── DATA TO EXAMINE ──
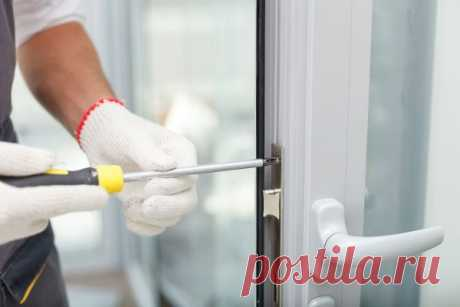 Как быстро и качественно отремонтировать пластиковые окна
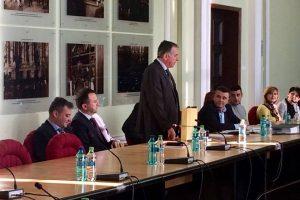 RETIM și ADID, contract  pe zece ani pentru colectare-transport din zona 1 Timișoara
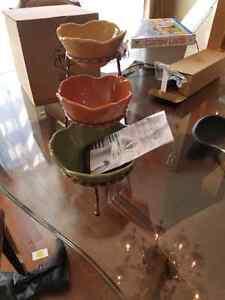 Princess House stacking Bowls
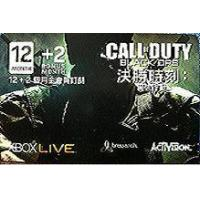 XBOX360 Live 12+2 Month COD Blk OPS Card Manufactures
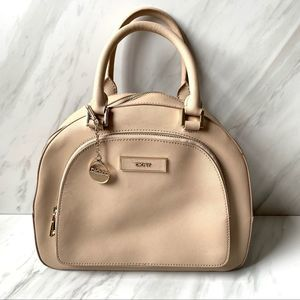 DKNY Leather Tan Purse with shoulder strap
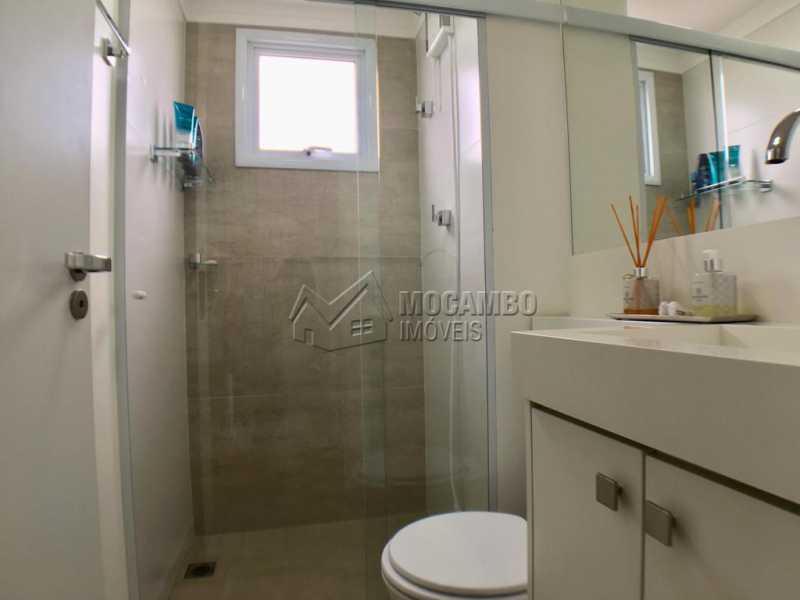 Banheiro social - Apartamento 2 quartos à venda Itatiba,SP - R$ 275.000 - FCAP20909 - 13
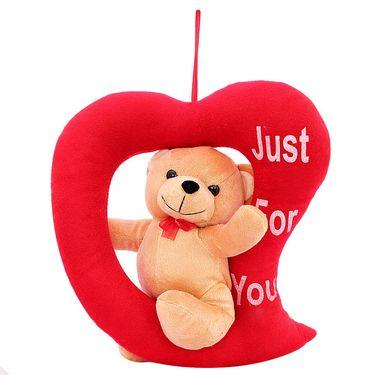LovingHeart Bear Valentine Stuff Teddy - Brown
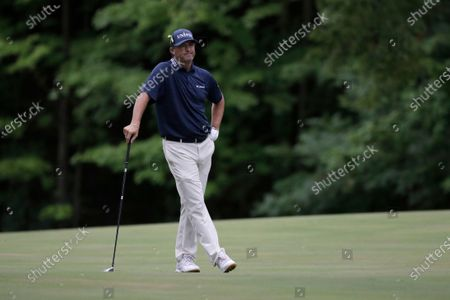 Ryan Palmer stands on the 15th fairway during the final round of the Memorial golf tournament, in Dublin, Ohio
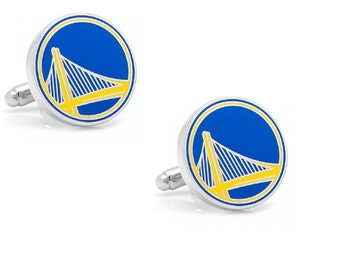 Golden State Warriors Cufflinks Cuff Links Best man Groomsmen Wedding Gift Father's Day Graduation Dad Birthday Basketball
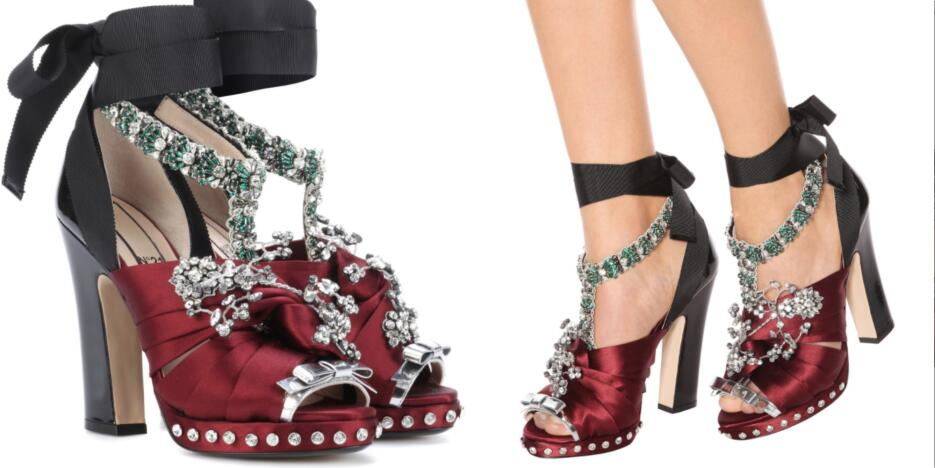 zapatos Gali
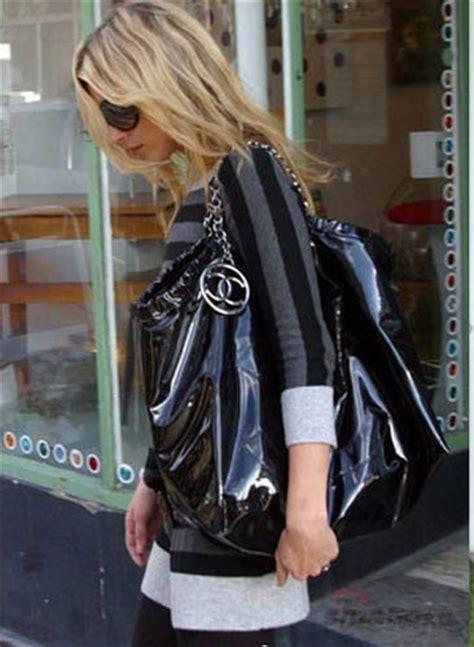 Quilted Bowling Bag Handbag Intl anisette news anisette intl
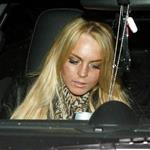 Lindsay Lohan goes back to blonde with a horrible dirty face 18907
───
--- WORK INSTRUCTIONS ---
The lines wanted run from the one with "LovingHeart Bear Valentine" through the final line of the data; repeat them word for word and skip every picture.

--- OUTPUT FOR THIS TASK ---
LovingHeart Bear Valentine Stuff Teddy - Brown
 Ryan Palmer stands on the 15th fairway during the final round of the Memorial golf tournament, in Dublin, Ohio
 Golden State Warriors Cufflinks Cuff Links Best man Groomsmen Wedding Gift Father's Day Graduation Dad Birthday Basketball
 zapatos Gali
 Quilted Bowling Bag Handbag Intl anisette news anisette intl
 Lindsay Lohan goes back to blonde with a horrible dirty face 18907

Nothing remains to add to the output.